## Selected excerpt

Introduction

Out of six naturally occurring isotopes of hafnium (174Hf, 176Hf, 177Hf, 178Hf, 179Hf and 180Hf), radiogenic 176Hf is produced by the β- decay of 176Lu with a half-life of 37.2 billion years in terrestrial samples (decay constant λ = 1.865 × 10-11 y-1) (Scherer et al. 2001). Hafnium is more incompatible than lutetium during partial melting of mantle peridotite and thus long-term enrichment of the former relative to the latter in the continental crust has yielded unradiogenic 176Hf/177Hf ratios compared with those in the depleted mantle (Patchett et al. 1981). In this respect, the Lu-Hf system has been effectively used to trace crustal evolution and mantle differentiation of the Earth since the early 1980s (Patchett et al. 1981; Patchett & Tatsumoto 1980; Patchett 1983). Early Lu-Hf works were majorly undertaken by thermal ionization mass spectrometry but recent advances in multi-collector inductively coupled plasma mass spectrometry (MC-ICP-MS) have revolutionized the analysis of Lu-Hf isotopes, especially when combined with laser-ablation micro-sampling techniques (Thirlwall & Walder 1995; Griffin et al. 2000; Hawkesworth & Kemp 2006).

Accurate 176Hf/177Hf ratio is obtained only after the contribution of isobaric interferences by rare earth elements Yb and Lu on the 176Hf signal is carefully corrected (Woodhead et al. 2004; Iizuka & Hirata 2005). This is particularly important where hafnium purification is unavailable prior to sample introduction to the ion source, as in the case of laser ablation analysis. The present study tests the validity of isobaric interference correction at mass 176 by using MC-ICP-MS analysis of Hf standard solutions doped with Yb and Lu. As the precise values of Yb isotope ratios selected for the correction of mass bias and isobaric contribution critically concern the reliability of corrected 176Hf/177Hf ratio, previous reports on Yb isotopic abundances will also be evaluated.

Dataset entries
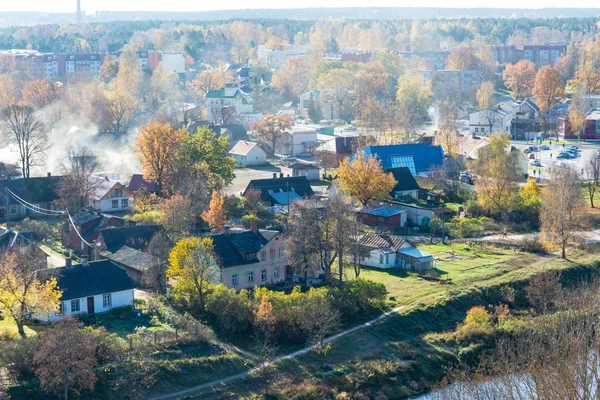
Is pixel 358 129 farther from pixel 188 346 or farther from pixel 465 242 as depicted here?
pixel 188 346

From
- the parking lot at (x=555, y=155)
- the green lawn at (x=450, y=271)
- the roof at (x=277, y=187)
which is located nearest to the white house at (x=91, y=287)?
the green lawn at (x=450, y=271)

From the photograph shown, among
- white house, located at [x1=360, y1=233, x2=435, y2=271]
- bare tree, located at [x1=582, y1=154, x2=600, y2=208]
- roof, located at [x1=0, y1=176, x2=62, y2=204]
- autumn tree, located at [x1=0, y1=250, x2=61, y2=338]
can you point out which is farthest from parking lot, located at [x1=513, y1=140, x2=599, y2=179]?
autumn tree, located at [x1=0, y1=250, x2=61, y2=338]

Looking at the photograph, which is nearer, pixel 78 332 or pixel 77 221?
pixel 78 332

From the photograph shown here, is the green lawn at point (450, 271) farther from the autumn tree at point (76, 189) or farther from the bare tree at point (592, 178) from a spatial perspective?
the autumn tree at point (76, 189)

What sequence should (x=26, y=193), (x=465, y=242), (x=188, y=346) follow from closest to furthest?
(x=188, y=346)
(x=465, y=242)
(x=26, y=193)

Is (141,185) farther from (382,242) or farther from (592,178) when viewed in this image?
(592,178)

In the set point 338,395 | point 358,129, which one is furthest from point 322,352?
point 358,129

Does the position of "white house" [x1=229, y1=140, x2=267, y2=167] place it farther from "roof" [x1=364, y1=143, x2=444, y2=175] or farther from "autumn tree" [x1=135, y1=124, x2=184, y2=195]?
"autumn tree" [x1=135, y1=124, x2=184, y2=195]
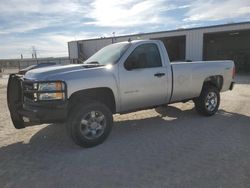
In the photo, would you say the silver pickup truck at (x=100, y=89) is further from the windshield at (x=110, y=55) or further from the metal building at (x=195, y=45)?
the metal building at (x=195, y=45)

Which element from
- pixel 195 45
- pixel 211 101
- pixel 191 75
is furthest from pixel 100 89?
pixel 195 45

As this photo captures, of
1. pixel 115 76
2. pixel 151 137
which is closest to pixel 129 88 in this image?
pixel 115 76

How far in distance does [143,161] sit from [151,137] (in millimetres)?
1291

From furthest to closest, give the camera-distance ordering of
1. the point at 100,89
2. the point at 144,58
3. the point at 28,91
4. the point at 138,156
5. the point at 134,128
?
1. the point at 134,128
2. the point at 144,58
3. the point at 100,89
4. the point at 28,91
5. the point at 138,156

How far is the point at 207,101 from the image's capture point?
23.7 feet

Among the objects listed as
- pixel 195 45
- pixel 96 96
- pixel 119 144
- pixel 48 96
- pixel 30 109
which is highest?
pixel 195 45

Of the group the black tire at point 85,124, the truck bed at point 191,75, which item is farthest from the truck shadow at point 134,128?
the truck bed at point 191,75

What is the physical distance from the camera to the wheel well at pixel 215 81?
23.8ft

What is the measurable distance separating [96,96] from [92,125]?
1.93 ft

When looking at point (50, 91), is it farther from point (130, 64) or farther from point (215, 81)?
point (215, 81)

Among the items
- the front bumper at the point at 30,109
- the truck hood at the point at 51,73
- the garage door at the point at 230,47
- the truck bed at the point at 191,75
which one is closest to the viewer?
the front bumper at the point at 30,109

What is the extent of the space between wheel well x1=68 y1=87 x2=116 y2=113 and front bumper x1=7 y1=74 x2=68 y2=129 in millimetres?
346

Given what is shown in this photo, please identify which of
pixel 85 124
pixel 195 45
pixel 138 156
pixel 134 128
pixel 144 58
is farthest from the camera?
pixel 195 45

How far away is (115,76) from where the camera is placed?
5.21m
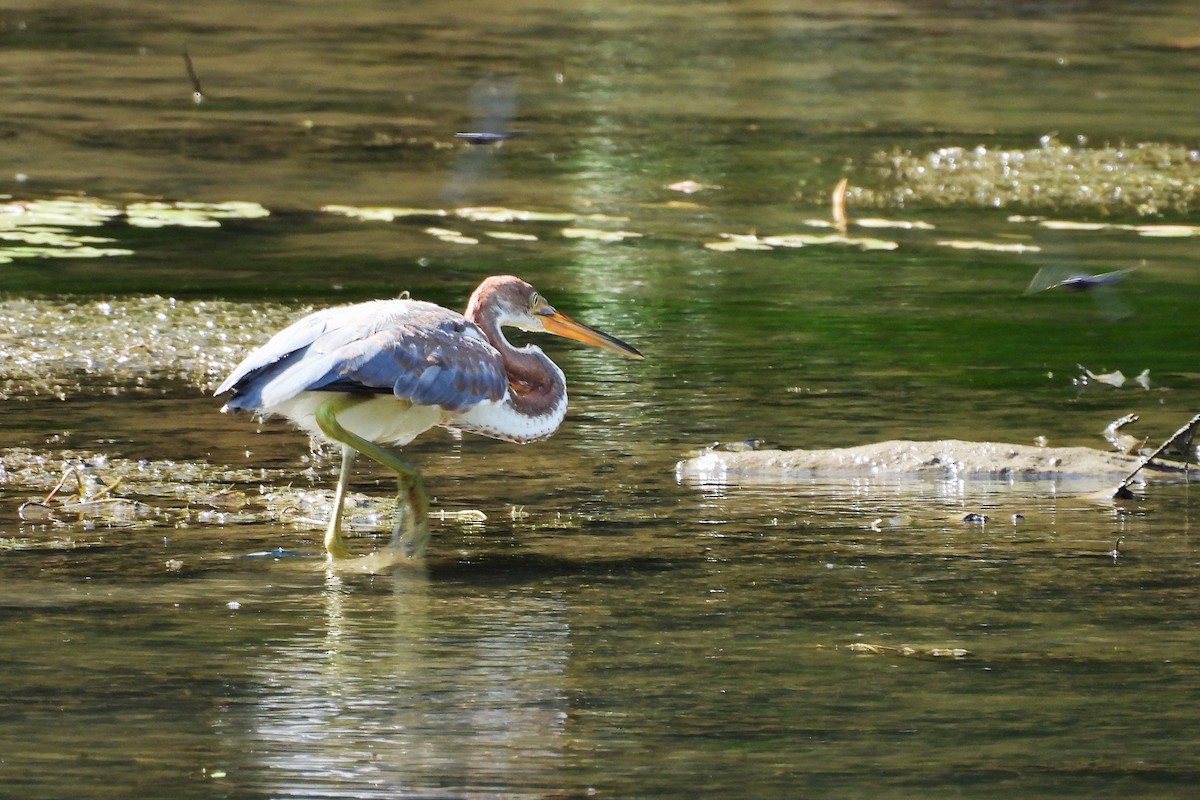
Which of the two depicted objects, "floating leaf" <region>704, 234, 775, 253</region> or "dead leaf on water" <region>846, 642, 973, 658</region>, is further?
"floating leaf" <region>704, 234, 775, 253</region>

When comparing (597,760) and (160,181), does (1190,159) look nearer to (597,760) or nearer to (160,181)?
(160,181)

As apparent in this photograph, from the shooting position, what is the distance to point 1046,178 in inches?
575

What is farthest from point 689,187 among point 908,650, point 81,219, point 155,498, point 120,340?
point 908,650

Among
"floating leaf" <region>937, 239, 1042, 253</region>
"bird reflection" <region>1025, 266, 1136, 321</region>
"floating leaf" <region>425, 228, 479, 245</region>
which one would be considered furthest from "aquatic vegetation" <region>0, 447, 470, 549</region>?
"floating leaf" <region>937, 239, 1042, 253</region>

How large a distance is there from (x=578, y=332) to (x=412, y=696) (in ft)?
9.98

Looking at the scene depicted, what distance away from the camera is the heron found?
692 cm

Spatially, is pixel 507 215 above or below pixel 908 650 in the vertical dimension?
above

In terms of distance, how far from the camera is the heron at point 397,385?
6.92 metres

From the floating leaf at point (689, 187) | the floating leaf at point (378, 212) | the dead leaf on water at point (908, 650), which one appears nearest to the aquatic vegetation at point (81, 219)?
the floating leaf at point (378, 212)

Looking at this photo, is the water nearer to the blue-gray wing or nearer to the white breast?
the white breast

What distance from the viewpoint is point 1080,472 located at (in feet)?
25.8

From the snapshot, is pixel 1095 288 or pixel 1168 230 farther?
pixel 1168 230

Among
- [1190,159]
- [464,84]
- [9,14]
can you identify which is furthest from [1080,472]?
[9,14]

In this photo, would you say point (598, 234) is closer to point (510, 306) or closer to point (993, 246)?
point (993, 246)
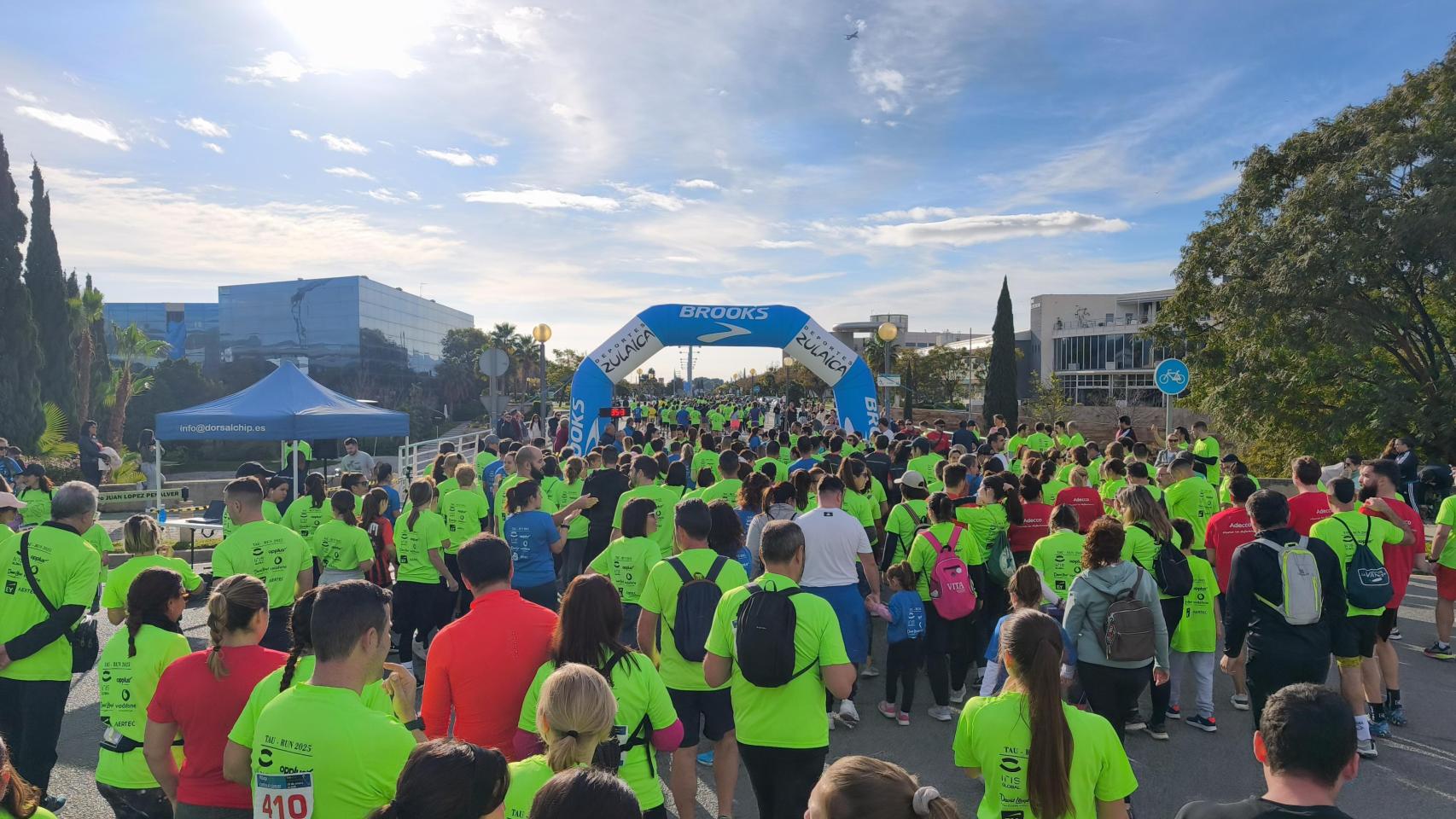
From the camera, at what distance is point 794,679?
3457 millimetres

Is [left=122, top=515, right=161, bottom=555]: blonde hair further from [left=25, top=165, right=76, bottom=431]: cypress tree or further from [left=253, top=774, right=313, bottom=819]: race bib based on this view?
[left=25, top=165, right=76, bottom=431]: cypress tree

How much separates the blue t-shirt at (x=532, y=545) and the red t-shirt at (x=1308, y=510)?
586 cm

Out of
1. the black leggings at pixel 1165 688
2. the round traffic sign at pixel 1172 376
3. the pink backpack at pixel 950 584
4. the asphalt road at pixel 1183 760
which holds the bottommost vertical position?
the asphalt road at pixel 1183 760

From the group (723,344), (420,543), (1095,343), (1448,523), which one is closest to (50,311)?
(723,344)

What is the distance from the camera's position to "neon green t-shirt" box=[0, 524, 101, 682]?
161 inches

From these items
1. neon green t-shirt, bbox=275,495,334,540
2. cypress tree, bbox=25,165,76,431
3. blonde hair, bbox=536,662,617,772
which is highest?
cypress tree, bbox=25,165,76,431

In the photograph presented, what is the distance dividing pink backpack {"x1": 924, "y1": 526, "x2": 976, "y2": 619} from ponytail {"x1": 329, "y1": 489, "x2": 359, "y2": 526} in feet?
14.5

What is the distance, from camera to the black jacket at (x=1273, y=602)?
4508 millimetres

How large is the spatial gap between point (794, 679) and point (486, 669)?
1286mm

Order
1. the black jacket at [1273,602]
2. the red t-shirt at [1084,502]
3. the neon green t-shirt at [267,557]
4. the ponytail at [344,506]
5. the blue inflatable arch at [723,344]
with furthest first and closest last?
1. the blue inflatable arch at [723,344]
2. the red t-shirt at [1084,502]
3. the ponytail at [344,506]
4. the neon green t-shirt at [267,557]
5. the black jacket at [1273,602]

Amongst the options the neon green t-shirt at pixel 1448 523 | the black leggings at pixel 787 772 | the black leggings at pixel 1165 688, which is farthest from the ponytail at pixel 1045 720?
the neon green t-shirt at pixel 1448 523

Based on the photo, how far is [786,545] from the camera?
3504mm

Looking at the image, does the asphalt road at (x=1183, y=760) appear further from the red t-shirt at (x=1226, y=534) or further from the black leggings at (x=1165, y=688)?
the red t-shirt at (x=1226, y=534)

## Instructions
1. Decide whether each statement agrees with the hafnium isotope introduction, answering yes or no and quoting the words that settle it: (a) 176Hf is produced by the β- decay of 176Lu; (b) lutetium is more incompatible than hafnium during partial melting of mantle peridotite; (c) the present study uses MC-ICP-MS analysis of Hf standard solutions doped with Yb and Lu.
2. According to the hafnium isotope introduction, which rare earth elements produce isobaric interferences on the 176Hf signal?

## The answers
1.
(a) Yes: "radiogenic 176Hf is produced by the β- decay of 176Lu with a half-life of 37.2 billion years in terrestrial samples"
(b) No: "Hafnium is more incompatible than lutetium during partial melting of mantle peridotite"
(c) Yes: "by using MC-ICP-MS analysis of Hf standard solutions doped with Yb and Lu"

2. Yb and Lu.